Start of Available data

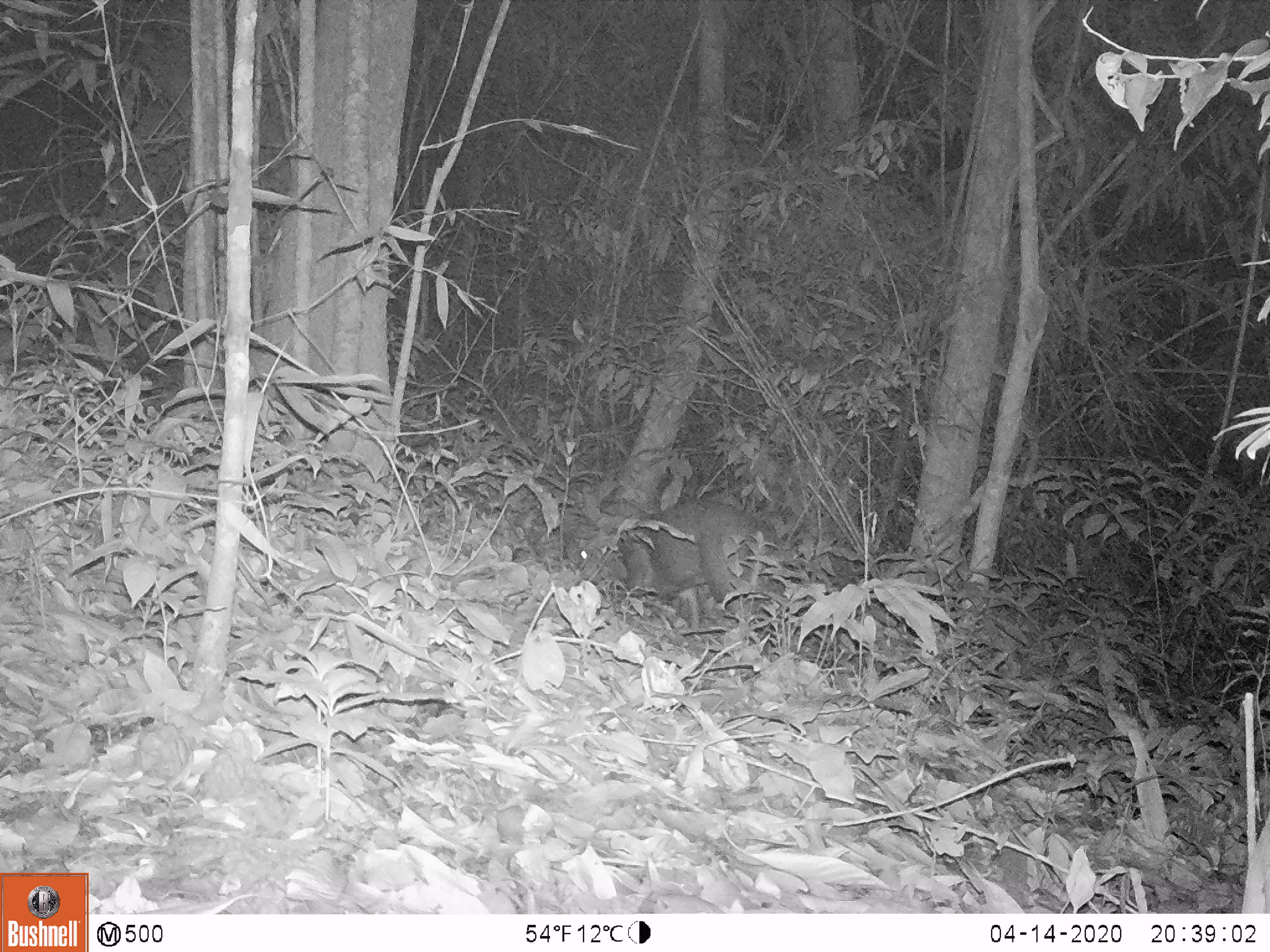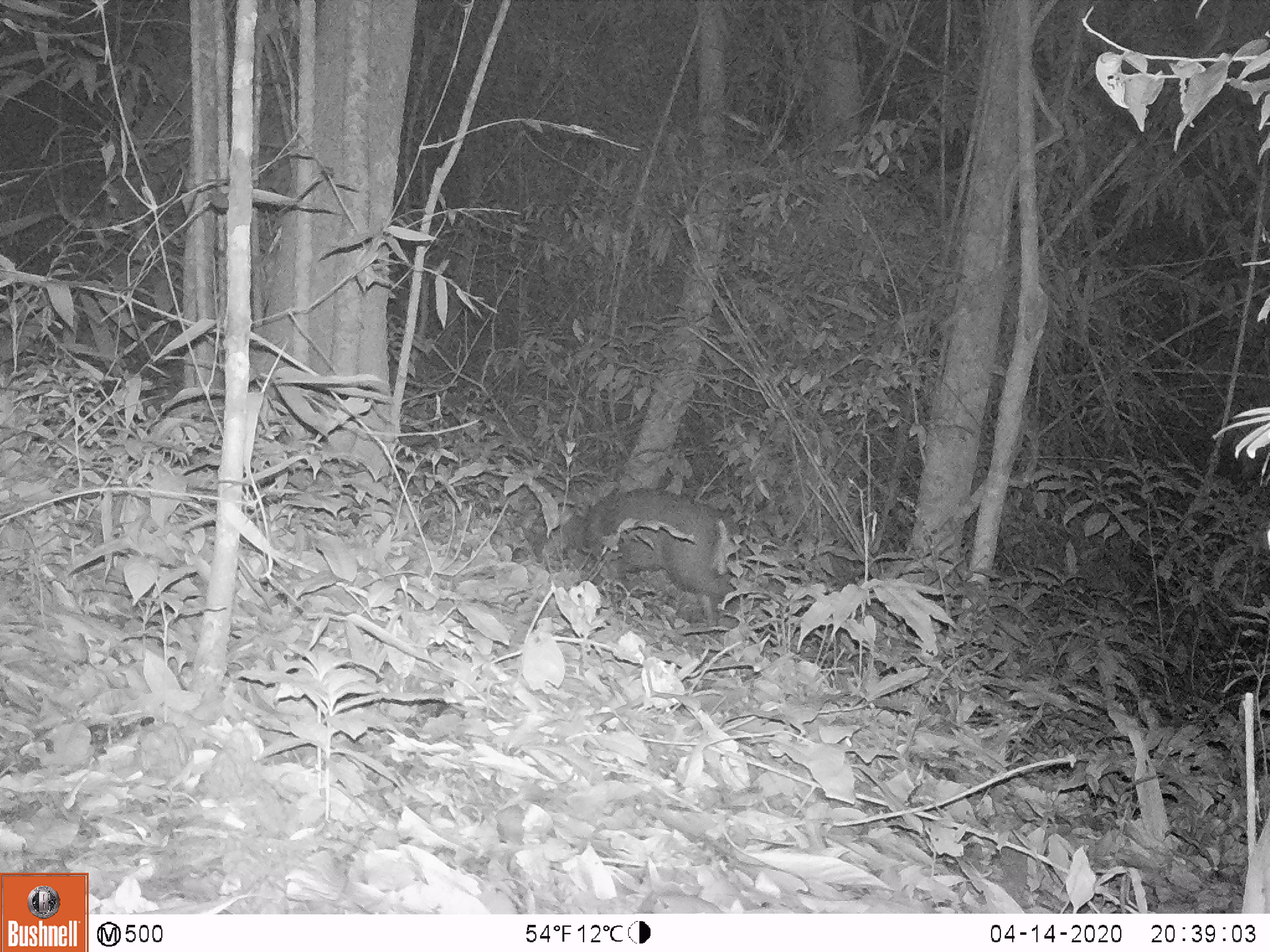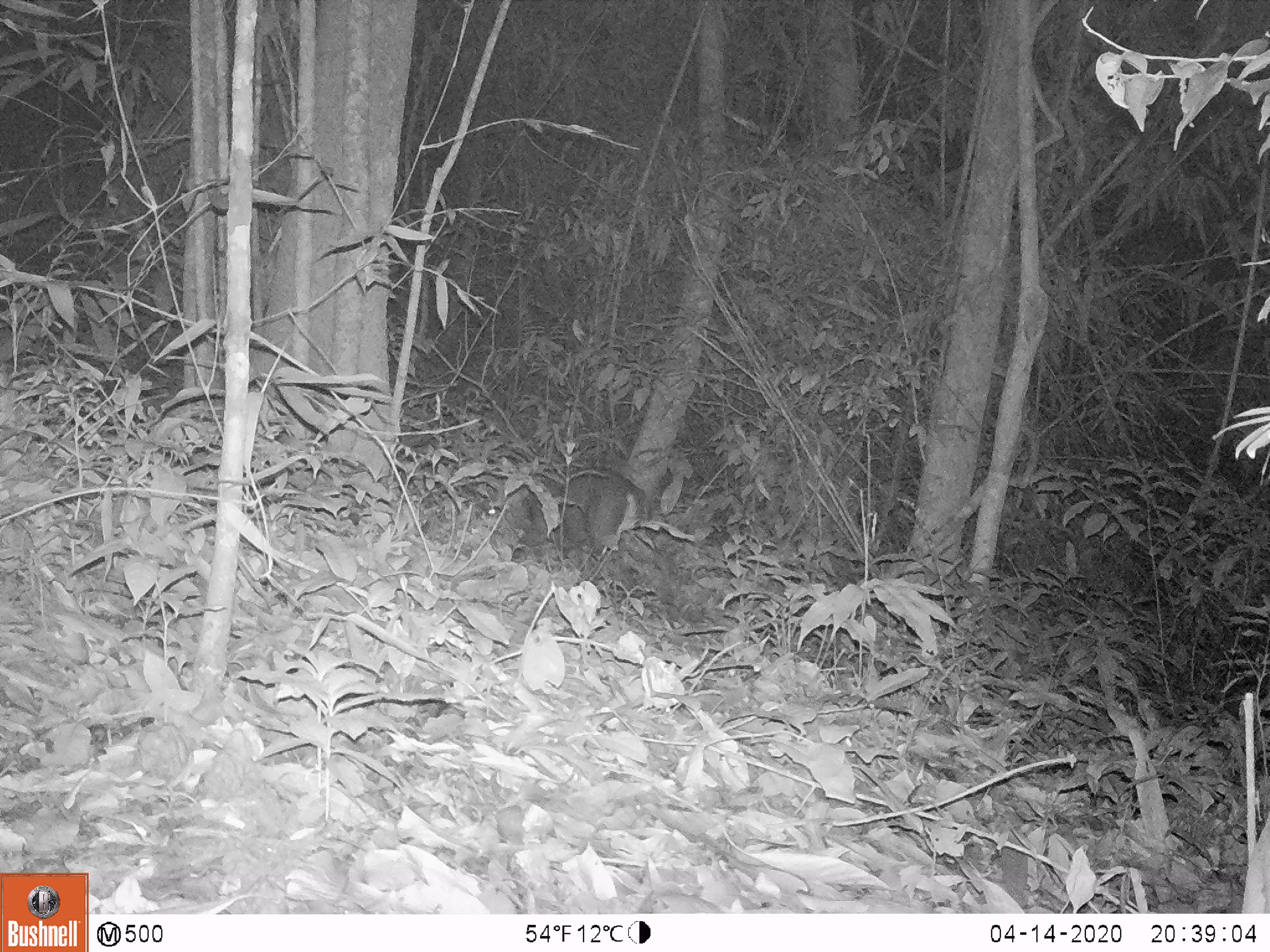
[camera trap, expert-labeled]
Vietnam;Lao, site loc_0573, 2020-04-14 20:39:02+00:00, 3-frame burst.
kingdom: Animalia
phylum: Chordata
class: Mammalia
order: Artiodactyla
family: Cervidae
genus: Muntiacus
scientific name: Muntiacus rooseveltorum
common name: roosevelt's muntjac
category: roosevelts muntjac group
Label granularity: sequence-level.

End of Available data

Exercise brief -> Before handing back the copy, remove the pictures; otherwise print the data exactly.

Answer to this problem ->
[camera trap, expert-labeled]
Vietnam;Lao, site loc_0573, 2020-04-14 20:39:02+00:00, 3-frame burst.
kingdom: Animalia
phylum: Chordata
class: Mammalia
order: Artiodactyla
family: Cervidae
genus: Muntiacus
scientific name: Muntiacus rooseveltorum
common name: roosevelt's muntjac
category: roosevelts muntjac group
Label granularity: sequence-level.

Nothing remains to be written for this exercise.